#### Exercise goal
Copy out all of the material below line by line, changing nothing.
## Begin Excerpted records
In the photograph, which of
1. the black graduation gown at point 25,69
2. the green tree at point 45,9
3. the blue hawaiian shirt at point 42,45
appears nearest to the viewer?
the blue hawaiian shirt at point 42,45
## End Excerpted records
#### Answer for the task
In the photograph, which of
1. the black graduation gown at point 25,69
2. the green tree at point 45,9
3. the blue hawaiian shirt at point 42,45
appears nearest to the viewer?
the blue hawaiian shirt at point 42,45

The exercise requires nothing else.